> [課題の目的] カート・トンと丸本美加へのインタビュー記事を、最後の発言の後から書き継ぐ。

> [本文]
>>>>

INTERVIEWS

第42回 カート・トン、丸本 美加

在日米国大使館首席公使(カート・トン)
防衛大学校, サイマル・アカデミー講師(丸本 美加)

プロフィール

カート・トン、丸本 美加(まるもと みか)
カート・トン
2011年12月から在日米国大使館首席公使。

丸本美加
1988年、国際基督教大学大学院行政学研究科卒業。ICU卒業後、マッキンゼー&カンパニーに勤務。1990年、カート・トン氏との結婚を機に、フィリピン、ワシントンDC、東京、北京、ソウルへ赴任。

 

出会いは日米学生会議。まさに”life changing experience”でした。
齋藤
外交官の方にお話を伺うのは初めてです。

<<<<

> [提供された記録]
>>>>

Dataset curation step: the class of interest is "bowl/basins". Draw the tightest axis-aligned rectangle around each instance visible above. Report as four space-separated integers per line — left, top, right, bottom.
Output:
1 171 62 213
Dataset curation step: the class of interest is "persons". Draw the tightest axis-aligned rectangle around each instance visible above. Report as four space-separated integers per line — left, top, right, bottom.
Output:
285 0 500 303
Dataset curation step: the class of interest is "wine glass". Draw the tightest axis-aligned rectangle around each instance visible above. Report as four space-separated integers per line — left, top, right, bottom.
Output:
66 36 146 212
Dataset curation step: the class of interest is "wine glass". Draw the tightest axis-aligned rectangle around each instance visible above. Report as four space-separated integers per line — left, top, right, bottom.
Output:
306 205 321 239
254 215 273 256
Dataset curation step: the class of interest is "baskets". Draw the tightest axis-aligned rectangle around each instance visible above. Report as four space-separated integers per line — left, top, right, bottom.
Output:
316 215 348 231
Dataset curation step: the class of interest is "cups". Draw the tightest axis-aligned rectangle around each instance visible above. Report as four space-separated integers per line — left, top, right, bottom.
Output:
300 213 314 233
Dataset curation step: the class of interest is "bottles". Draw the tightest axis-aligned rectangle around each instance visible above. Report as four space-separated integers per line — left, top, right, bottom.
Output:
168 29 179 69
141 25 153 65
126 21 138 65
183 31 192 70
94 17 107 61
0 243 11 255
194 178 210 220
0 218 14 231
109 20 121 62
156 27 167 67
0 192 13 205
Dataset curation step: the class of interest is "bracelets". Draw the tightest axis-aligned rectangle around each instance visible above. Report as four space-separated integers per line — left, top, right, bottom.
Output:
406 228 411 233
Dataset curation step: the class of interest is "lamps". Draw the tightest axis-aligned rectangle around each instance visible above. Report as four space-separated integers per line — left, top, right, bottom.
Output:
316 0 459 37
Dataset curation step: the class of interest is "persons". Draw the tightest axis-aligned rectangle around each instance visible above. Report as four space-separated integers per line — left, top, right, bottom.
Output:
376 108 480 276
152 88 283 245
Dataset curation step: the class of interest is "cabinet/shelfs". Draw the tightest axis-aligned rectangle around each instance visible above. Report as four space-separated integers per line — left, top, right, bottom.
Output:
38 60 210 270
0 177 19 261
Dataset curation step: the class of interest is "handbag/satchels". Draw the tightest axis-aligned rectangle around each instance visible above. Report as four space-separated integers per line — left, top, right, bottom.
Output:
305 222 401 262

<<<<

> [課題への回答]
渡辺
はい。外交官の奥様にお話をうかがったことはありましたが。
齋藤
そうですね。栗山米国大使の奥様でしたね。先ほど、美加さんにはお話したのですけど、最初のインタビューって8年前になるんですよ。
渡辺
そんなになりますか?そう言えば、雨宮先生が、ちょうど帰国されていたので大急ぎでインタビューさせていただいたのもその頃ですね。
丸本
私、実は雨宮先生のコースを取らせていただいたことがあるんです。それで雨宮先生のインタビュー記事を読みながら、ああ、私は劣等生だったなと(笑)。雨宮先生は計量経済学ですよね。当時、スタンフォード大学から素晴らしい先生がいらっしゃるということで学内が興奮気味でした。私も授業を取らせていただきましたが、とっても難しく授業についていけるレベルではなかったのです。でも、雨宮先生はあの記事に書かれていたように、懇切丁寧に基礎から教えてくださいました。それで、ああ、こんなに出来なかった生徒の私が、ここで雨宮先生と同じようにインタビューを受けてもいいんだろうかと思っているのです(笑)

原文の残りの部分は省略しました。